Excerpt to read =
_ _ _ _

BP to cut 10,000 jobs as Covid-19 spurs energy transition plans

Oil major BP will be reducing its global workforce by 10,000 this year as part of its plans to make the organization smaller and fit for the energy transition, which were accelerated due to the coronavirus crisis.

BP

At the beginning of April, BP said there would be no layoffs “in the next three months” as a result of the coronavirus cost-cutting.

BP also said in April that its 2020 organic capital spend was expected to be around $12 billion, around 25 per cent below its prior full-year guidance.

In Upstream, this included a reduction of around $1 billion in spending on a short-cycle onshore activity, including in BPX Energy, as well as deferral of certain exploration and appraisal activity and optimization of major project spend.

In an email sent to Offshore Energy, a spokesperson for BP said on Monday the company is now beginning a process which will result in reduction of 10,000 jobs globally, most by the end of the year.

BP’s current global workforce totals around 70,000.

The spokesperson also said that the impact will fall on office-based staff, while front-line operational staff will be excluded from this process.

_ _ _ _

Exercise prompt =
Set down, word for word, the passage of the BP job cuts article starting at "BP also said" and ending at "of the year.".

Dataset excerpt =
_ _ _ _

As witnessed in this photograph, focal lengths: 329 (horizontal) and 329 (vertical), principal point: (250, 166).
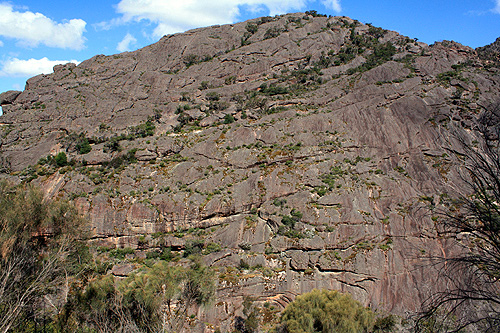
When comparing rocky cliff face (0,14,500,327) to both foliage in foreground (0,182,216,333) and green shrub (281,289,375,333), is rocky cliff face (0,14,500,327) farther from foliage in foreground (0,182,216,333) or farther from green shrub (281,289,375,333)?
foliage in foreground (0,182,216,333)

_ _ _ _

Reply to the task =
BP also said in April that its 2020 organic capital spend was expected to be around $12 billion, around 25 per cent below its prior full-year guidance.

In Upstream, this included a reduction of around $1 billion in spending on a short-cycle onshore activity, including in BPX Energy, as well as deferral of certain exploration and appraisal activity and optimization of major project spend.

In an email sent to Offshore Energy, a spokesperson for BP said on Monday the company is now beginning a process which will result in reduction of 10,000 jobs globally, most by the end of the year.